A nonsignificant trend towards an increase in mean AMH level was observed from preoperative baseline to three and 6 months in the overall group and in the open and minimally invasive myomectomy cohorts individually, and at 2 weeks in the MIM group. It is possible that beyond the immediate decline seen in AMH levels after open myomectomy, myomectomy could have a long-term positive effect on ovarian function by removing leiomyomas, which may be structural impediments to optimal blood flow or may divert vascular flow from the adnexa to themselves. Our study was not powered for this outcome, and further studies will help assess whether myomectomy may have a beneficial effect on ovarian function and whether leiomyoma size and location modify this effect.

Strengths of this study include the prospective design, with a larger sample size compared with prior studies. We were able to assess both short-term and long-term effects of myomectomy on ovarian reserve, as well as to assess the association of surgical route with postoperative ovarian reserve. Limitations of the study include loss of patient participation at follow-up, which may introduce bias and leads to a decreased ability to detect a significant difference in outcome at 6 months. Additionally, data on medication such as oral contraceptives were not consistently available, because many patients returned to their primary gynecologist for long-term management. We are limited in our ability to determine the specific mechanism underlying the decline in AMH level at 2 weeks in the open myomectomy group. It is possible that differences in indication for treatment could be related to postoperative AMH levels, because the route of surgery was determined based on size, location, and number of leiomyomas, which differed among the open myomectomy and minimally invasive myomectomy groups and might potentially affect AMH levels. We controlled for baseline differences in our analysis in attempt to isolate the effect of surgical technique. Open surgery, itself, could theoretically account for the differences in postoperative AMH levels, and further study comparing different types of abdominal surgery would help to assess this factor.

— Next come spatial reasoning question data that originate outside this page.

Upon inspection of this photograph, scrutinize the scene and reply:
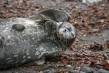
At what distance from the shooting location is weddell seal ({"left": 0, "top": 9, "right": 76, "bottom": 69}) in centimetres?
441

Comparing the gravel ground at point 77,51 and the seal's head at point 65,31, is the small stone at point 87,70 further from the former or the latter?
the seal's head at point 65,31

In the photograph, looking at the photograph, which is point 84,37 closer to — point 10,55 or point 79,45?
point 79,45

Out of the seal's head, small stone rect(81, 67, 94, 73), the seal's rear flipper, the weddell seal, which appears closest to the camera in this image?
the weddell seal

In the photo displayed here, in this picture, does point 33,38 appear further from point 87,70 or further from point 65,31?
point 87,70

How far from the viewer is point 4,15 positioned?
897 cm

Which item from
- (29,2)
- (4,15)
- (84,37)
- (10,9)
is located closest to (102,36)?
(84,37)

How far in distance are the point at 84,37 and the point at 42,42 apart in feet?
9.83

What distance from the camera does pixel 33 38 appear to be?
→ 4.75 meters

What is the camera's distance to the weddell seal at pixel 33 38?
14.5 feet

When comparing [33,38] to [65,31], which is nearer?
[33,38]

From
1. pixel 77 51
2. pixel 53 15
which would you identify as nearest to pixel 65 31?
pixel 53 15

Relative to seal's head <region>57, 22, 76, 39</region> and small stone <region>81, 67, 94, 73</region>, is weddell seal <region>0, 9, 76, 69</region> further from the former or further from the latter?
small stone <region>81, 67, 94, 73</region>

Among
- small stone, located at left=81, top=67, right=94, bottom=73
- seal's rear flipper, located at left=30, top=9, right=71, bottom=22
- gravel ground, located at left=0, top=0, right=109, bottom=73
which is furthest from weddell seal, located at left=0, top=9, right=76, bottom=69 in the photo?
small stone, located at left=81, top=67, right=94, bottom=73

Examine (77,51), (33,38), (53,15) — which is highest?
(53,15)
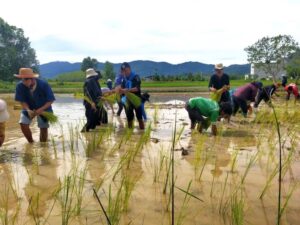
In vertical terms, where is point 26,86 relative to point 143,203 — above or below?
above

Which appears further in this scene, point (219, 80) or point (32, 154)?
point (219, 80)

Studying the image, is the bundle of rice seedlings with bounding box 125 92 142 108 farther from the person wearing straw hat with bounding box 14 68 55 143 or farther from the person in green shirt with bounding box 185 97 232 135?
the person wearing straw hat with bounding box 14 68 55 143

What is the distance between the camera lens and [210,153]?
15.8ft

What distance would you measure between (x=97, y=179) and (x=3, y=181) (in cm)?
97

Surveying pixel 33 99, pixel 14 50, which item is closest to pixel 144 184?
pixel 33 99

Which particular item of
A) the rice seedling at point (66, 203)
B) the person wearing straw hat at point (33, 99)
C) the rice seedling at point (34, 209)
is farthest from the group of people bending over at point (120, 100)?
the rice seedling at point (66, 203)

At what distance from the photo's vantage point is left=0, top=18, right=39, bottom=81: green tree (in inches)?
2028

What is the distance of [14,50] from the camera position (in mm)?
53062

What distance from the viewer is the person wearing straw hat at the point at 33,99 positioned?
6.09m

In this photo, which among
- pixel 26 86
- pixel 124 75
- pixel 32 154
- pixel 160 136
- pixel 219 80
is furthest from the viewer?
pixel 219 80

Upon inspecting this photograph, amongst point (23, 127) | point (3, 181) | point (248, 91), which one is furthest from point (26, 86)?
point (248, 91)

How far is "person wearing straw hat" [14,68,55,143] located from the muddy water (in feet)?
1.15

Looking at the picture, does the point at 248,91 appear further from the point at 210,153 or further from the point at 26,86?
the point at 26,86

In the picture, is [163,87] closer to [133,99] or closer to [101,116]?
[101,116]
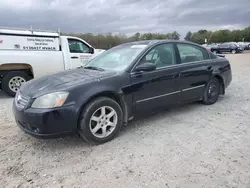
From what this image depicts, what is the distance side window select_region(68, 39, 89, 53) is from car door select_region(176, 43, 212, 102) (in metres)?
4.55

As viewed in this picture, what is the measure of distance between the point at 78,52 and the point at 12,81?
250cm

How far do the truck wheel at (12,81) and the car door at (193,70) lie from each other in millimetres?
4792

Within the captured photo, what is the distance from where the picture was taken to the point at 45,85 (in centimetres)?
318

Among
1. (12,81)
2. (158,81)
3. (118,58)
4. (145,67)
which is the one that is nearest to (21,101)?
(118,58)

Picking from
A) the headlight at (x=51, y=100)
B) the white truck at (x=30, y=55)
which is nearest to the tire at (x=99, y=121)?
the headlight at (x=51, y=100)

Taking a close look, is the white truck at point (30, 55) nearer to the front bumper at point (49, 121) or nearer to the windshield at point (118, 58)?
the windshield at point (118, 58)

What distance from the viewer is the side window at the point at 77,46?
780 cm

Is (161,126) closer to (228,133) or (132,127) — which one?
(132,127)

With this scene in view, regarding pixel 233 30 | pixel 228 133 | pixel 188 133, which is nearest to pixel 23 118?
pixel 188 133

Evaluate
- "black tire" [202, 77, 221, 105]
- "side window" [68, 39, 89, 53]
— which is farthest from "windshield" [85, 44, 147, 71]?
"side window" [68, 39, 89, 53]

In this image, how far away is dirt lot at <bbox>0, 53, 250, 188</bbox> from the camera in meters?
2.44

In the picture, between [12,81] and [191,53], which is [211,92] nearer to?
[191,53]

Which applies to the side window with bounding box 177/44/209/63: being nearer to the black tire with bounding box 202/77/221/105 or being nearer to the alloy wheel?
the black tire with bounding box 202/77/221/105

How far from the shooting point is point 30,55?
671cm
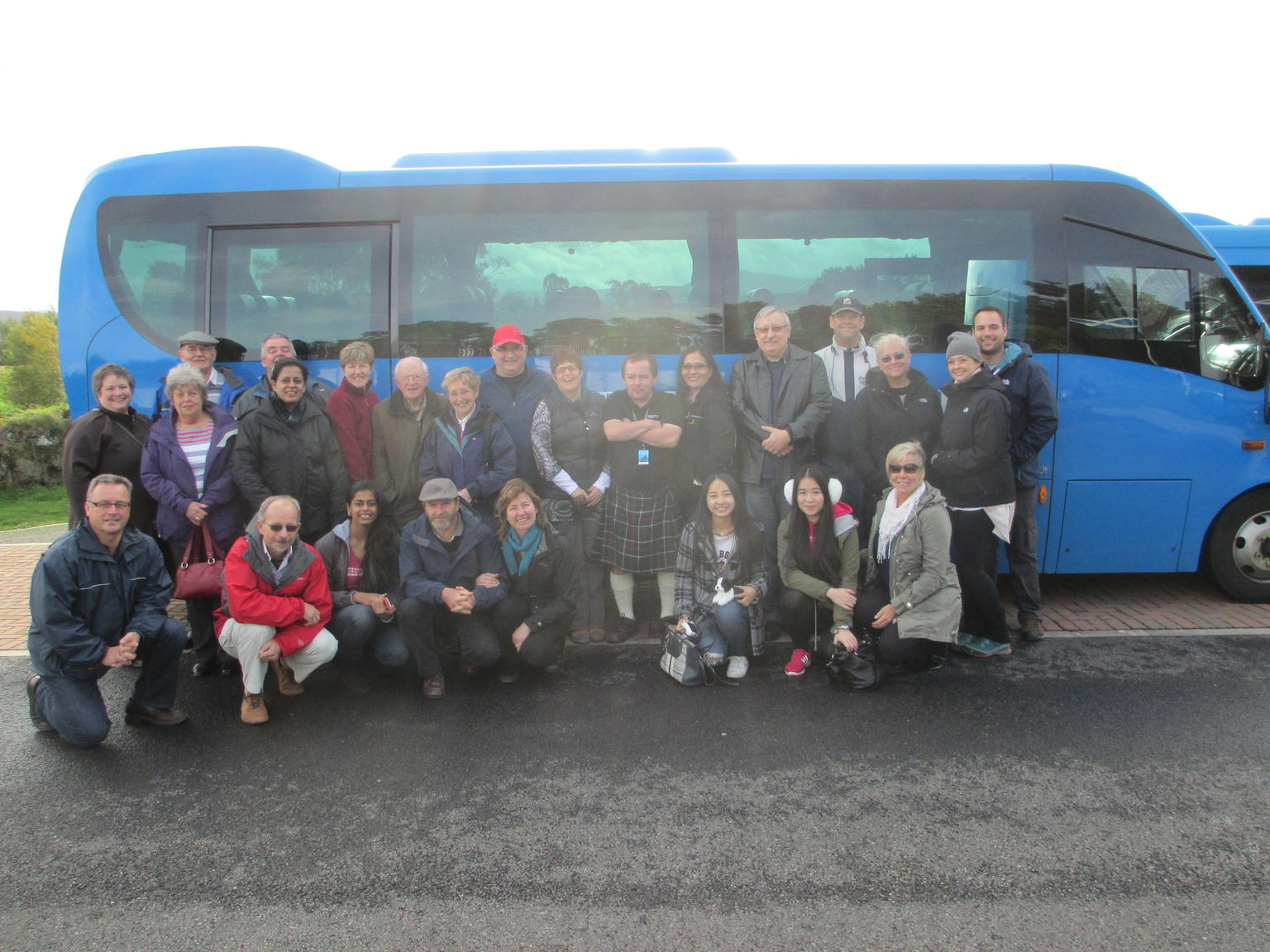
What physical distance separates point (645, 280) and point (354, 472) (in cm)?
236

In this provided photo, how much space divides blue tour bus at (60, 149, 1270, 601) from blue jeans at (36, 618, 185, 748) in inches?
84.8

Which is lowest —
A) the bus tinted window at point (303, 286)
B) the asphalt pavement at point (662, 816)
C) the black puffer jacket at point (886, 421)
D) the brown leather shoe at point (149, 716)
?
the brown leather shoe at point (149, 716)

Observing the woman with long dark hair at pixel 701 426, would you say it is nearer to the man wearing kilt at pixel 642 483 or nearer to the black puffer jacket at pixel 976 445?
the man wearing kilt at pixel 642 483

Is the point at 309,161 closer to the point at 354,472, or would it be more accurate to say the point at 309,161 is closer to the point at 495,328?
the point at 495,328

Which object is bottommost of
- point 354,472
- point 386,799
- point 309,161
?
point 386,799

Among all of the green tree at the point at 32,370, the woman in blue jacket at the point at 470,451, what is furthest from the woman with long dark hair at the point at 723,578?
the green tree at the point at 32,370

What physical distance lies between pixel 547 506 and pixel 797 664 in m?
1.90

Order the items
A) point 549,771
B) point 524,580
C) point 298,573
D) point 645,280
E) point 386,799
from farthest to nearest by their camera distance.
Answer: point 645,280 < point 524,580 < point 298,573 < point 549,771 < point 386,799

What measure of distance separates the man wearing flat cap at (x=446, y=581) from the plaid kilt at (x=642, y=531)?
857mm

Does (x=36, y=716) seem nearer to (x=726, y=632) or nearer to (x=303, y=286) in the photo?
(x=303, y=286)

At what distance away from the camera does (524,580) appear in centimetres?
467

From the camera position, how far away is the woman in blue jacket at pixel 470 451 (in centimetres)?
494

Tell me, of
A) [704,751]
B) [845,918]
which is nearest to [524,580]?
[704,751]

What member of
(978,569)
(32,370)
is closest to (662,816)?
(978,569)
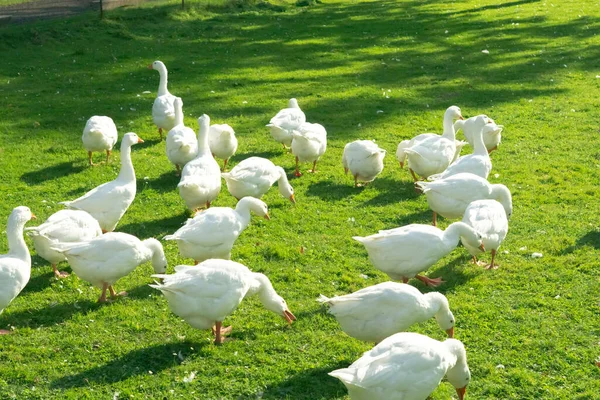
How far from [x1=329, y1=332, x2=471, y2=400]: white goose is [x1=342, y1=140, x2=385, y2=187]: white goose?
4.84 metres

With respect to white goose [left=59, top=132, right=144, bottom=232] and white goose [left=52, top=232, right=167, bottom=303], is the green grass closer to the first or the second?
white goose [left=52, top=232, right=167, bottom=303]

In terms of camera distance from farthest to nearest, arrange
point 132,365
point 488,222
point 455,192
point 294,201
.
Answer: point 294,201
point 455,192
point 488,222
point 132,365

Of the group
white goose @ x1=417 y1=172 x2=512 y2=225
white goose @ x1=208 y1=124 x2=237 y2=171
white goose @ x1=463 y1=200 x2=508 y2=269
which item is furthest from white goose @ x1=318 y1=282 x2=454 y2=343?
white goose @ x1=208 y1=124 x2=237 y2=171

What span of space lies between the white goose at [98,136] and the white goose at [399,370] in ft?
22.4

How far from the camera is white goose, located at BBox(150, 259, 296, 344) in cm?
643

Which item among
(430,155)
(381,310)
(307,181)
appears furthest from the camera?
(307,181)

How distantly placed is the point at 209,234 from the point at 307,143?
3.53 meters

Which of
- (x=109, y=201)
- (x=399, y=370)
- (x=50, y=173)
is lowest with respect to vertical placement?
(x=50, y=173)

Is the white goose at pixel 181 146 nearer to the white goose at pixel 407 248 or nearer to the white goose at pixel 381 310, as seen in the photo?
the white goose at pixel 407 248

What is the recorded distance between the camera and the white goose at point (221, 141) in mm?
10844

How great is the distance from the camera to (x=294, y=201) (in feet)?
32.7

Patients who undergo myomectomy may experience a short-term decline in serum AMH level that subsequently recovers in the months after surgery. This effect is more pronounced in patients who undergo an open myomectomy in which a tourniquet is used to reduce blood flow to the uterus and ovaries, compared with minimally invasive myomectomy. Patients who are trying to conceive or planning ovarian stimulation can anticipate that postoperative decline in AMH level is transient, with expected recovery to baseline levels by three to 6 months postsurgery. Our findings provide reassurance that myomectomy, regardless of route and even with temporary uterine artery occlusion, does not appear to have a sustained effect on ovarian reserve.